Hi, just bought an HO slot car set. How high of a table should I put the track on?


----------



## rbrunne1 (Sep 22, 2007)

Dice said:


> Hi, just bought an HO slot car set. How high of a table should I put the track on?


Anywhere between 30" (standard table height) & 36" (standard counter height) would be fine. I think 30" is a little low when standing, but if you are planning use by children, I would recommend staying closer to 30".


----------



## Dice (Jan 13, 2021)

rbrunne1 said:


> Anywhere between 30" (standard table height) & 36" (standard counter height) would be fine. I think 30" is a little low when standing, but if you are planning use by children, I would recommend staying closer to 30".


Thank You! Do most adults stand or sit when racing HO slot cars?


----------



## rbrunne1 (Sep 22, 2007)

Dice said:


> Thank You! Do most adults stand or sit when racing HO slot cars?

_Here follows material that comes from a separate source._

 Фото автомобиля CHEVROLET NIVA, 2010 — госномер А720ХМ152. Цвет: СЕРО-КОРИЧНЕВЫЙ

I usually stand so it easier to retrieve deslots.


----------



## Dice (Jan 13, 2021)

Thanks again. One more question . Is it ok to put several tables together to get the size I need 
or would this have an effect on the slot car performance?


----------



## alpink (Aug 22, 2010)

sure, you can use separate tables/platforms. might make it easier to change layout in future if you so desire.


----------



## Dice (Jan 13, 2021)

alpink said:


> sure, you can use separate tables/platforms. might make it easier to change layout in future if you so desire.





alpink said:


> sure, you can use separate tables/platforms. might make it easier to change layout in future if you so desire.


I never though of that. Thank you!


----------



## Milton Fox Racing (May 27, 2014)

The ideal height is so you can easily reach all areas of the track (and the run off areas in case of a de-slot.) 🤙


----------